§ **LESETEXT**
JudikaturOGH

9ObA115/06m – OGH Entscheidung

Entscheidung
01. Februar 2007

Kopf

Der Oberste Gerichtshof hat als Revisionsgericht in Arbeits- und Sozialrechtssachen durch den Vizepräsidenten des Obersten Gerichtshofs Dr. Rohrer als Vorsitzenden und durch die Hofräte des Obersten Gerichtshofs Dr. Spenling und Dr. Hopf sowie die fachkundigen Laienrichter KommR Mag. Paul Kunsky und Mag. Michael Zawodsky als weitere Richter in der Arbeitsrechtssache der klagenden Partei Maria M*****, diplomierte Krankenschwester, *****, vertreten durch Dr. Walter Riedl, Rechtsanwalt in Wien, gegen die beklagte Partei Land Burgenland, Europaplatz 1, 7000 Eisenstadt, vertreten durch Hajek Boss Wagner Rechtsanwälte OEG in Eisenstadt, wegen EUR 1.344 brutto sA und Feststellung (EUR 630; Gesamtstreitwert EUR 1.974), über die außerordentliche Revision der klagenden Partei gegen das Urteil des Oberlandesgerichts Wien als Berufungsgericht in Arbeits- und Sozialrechtssachen vom 6. September 2006, GZ 8 Ra 98/06z-10, mit dem das Urteil des Landesgerichts Eisenstadt als Arbeits- und Sozialgericht vom 1. Februar 2006, GZ 29 Cga 6/05v-6, bestätigt wurde, in in nichtöffentlicher Sitzung den Beschluss

gefasst:

Spruch

Der Revision wird Folge gegeben.

§ **ERFASSTE DATEN**

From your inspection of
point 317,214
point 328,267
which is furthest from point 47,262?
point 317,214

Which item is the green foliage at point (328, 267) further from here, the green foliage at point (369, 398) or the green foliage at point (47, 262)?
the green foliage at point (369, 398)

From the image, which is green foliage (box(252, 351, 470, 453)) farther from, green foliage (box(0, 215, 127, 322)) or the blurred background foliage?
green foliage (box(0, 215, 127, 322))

§ **AUFGABE**
Führen Sie alle Richter auf, die nach der OGH-Entscheidung 9ObA115/06m den Beschluss gefasst haben. Geben Sie Titel und Funktion so an, wie sie dort genannt sind.

§ **LÖSUNG**
- Dr. Rohrer, Vizepräsident des Obersten Gerichtshofs (Vorsitzender)
- Dr. Spenling, Hofrat des Obersten Gerichtshofs
- Dr. Hopf, Hofrat des Obersten Gerichtshofs
- KommR Mag. Paul Kunsky, fachkundiger Laienrichter
- Mag. Michael Zawodsky, fachkundiger Laienrichter